____ MATERIAL FOR THIS EXERCISE
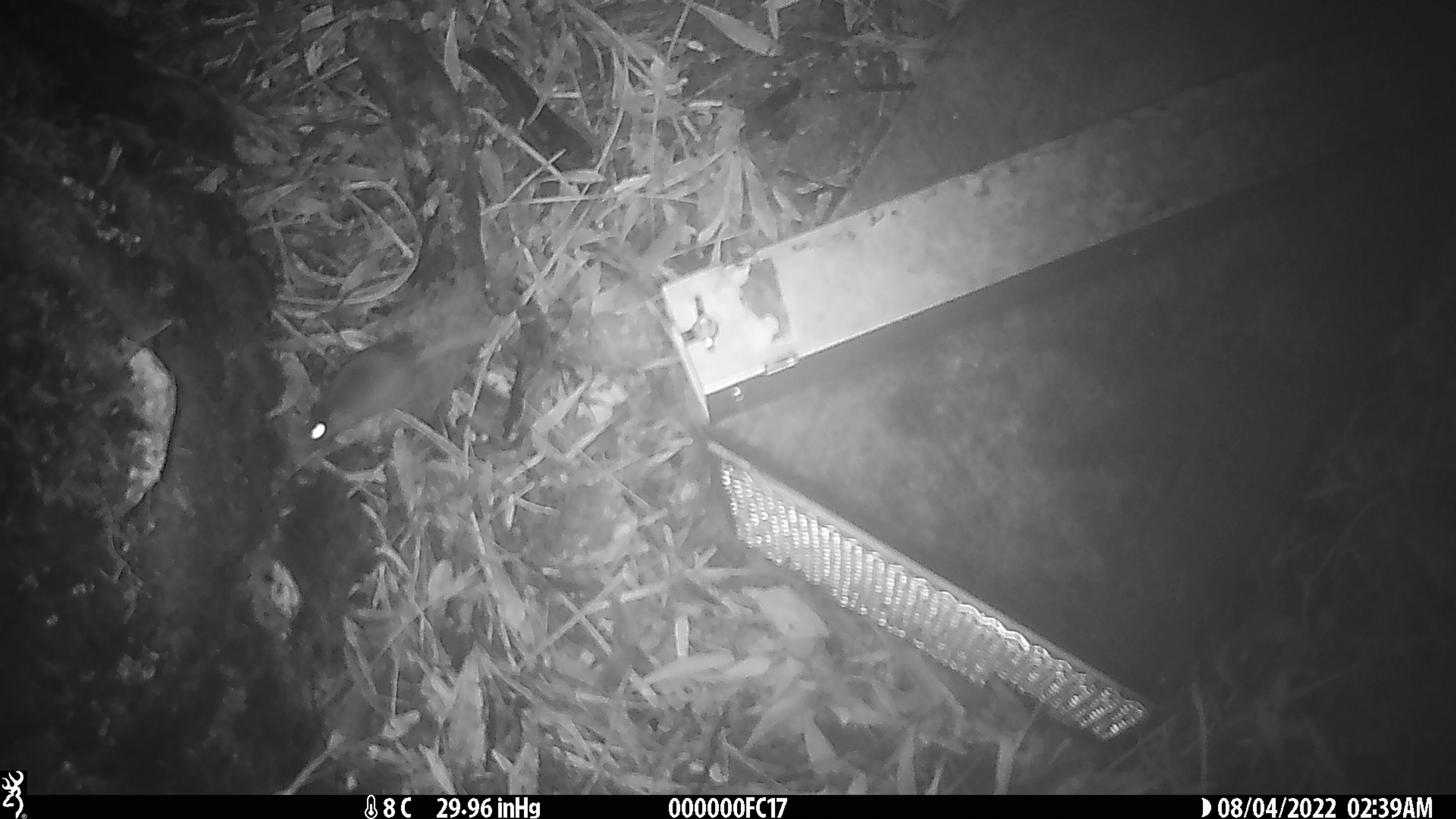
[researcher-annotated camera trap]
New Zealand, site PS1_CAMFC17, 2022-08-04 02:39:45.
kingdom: Animalia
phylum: Chordata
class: Mammalia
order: Rodentia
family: Muridae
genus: Mus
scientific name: Mus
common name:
________
**ASSIGNMENT**
Output the records above in their entirety and exactly, leaving out all images.

**SOLUTION**
[researcher-annotated camera trap]
New Zealand, site PS1_CAMFC17, 2022-08-04 02:39:45.
kingdom: Animalia
phylum: Chordata
class: Mammalia
order: Rodentia
family: Muridae
genus: Mus
scientific name: Mus
common name:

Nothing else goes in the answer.